Of course, many things could go wrong such that JHK is forever viewed as a prophet. An Iranian adventure just might work that magic.

This is a readable book. His organization of the chapters is well done. It does suffer from the lack of an index and bibliography. I do have some problems. In the chapter “Running on Fumes,” he makes a point of mentioning the effect of the Fordney -McCumber Tariff of 1922 yet completely ignores Smoot-Hawley, the most devastating tariff ever passed and arguably a direct cause of the depression. Missing the latter and not the former is, to say the least, interesting. Still, the book is worth it, if only for the section on LTCM (Long Term Capital Management), a group of certified geniuses who nearly cratered the world economy. Mommas don’t let yer boys grow up to be hedge fund managers, let’m be organic farmers instead.”

If you have not been reading about, peak oil and don’t want to get into a lot of geology and want a more global view of all the problems that are, as JHK would put it, converging, you could do a lot worse than this book.

Since I wrote that review, I've become a bit more skeptical of Mr. Kunstler. I refer to the quote below:

"People will consequently suffer. I don’t know how much. Some people may lose their lives - but more likely at the hands of a disabled medical establishment than because of civil disorder, loss of power, starvation, bad water, or other projected horrors (though these, too, are possible). Some will suffer the loss of fortunes, some of any income whatsoever, and many of something in between. Quite a few will find themselves suddenly without an occupation, and few ideas about how to make themselves useful to other people (without occupations themselves). Many will suffer a loss of comfort and modern convenience, and if that goes on any longer than a week, it may escalate into serious problems of public sanitation and infectious disease."
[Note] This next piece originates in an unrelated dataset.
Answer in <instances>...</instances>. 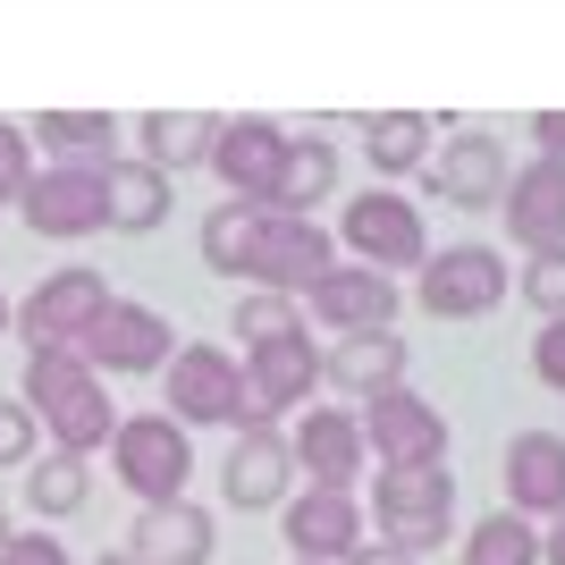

Of course the opening line to the above paragraph is:

"...Y2K is real. Y2K is going to rock our world."

He was spouting all the same stuff about the need to re-localize just a few years ago.

The man is snake oil with a great style. If we do end up with an energy crisis it will be caused by the usual culprit, politics.

You may want to trust me on this one. I suspect I am a lot older than you. Just out of the Army, in the early 70's, I sat in line at the gas station during the first oil crisis and we know that wage and price controls had a lot to do with that. Of course, I can probably rustle up a WIN button if I need to.

For a more exhaustive take on JHK you may want to visit Peak Oil Debunked.

1 comment:

Anonymous said...

^^WTF? blogger needs a wanker filter.

My favorite part of Kuntsler is his architectural eyesore comments.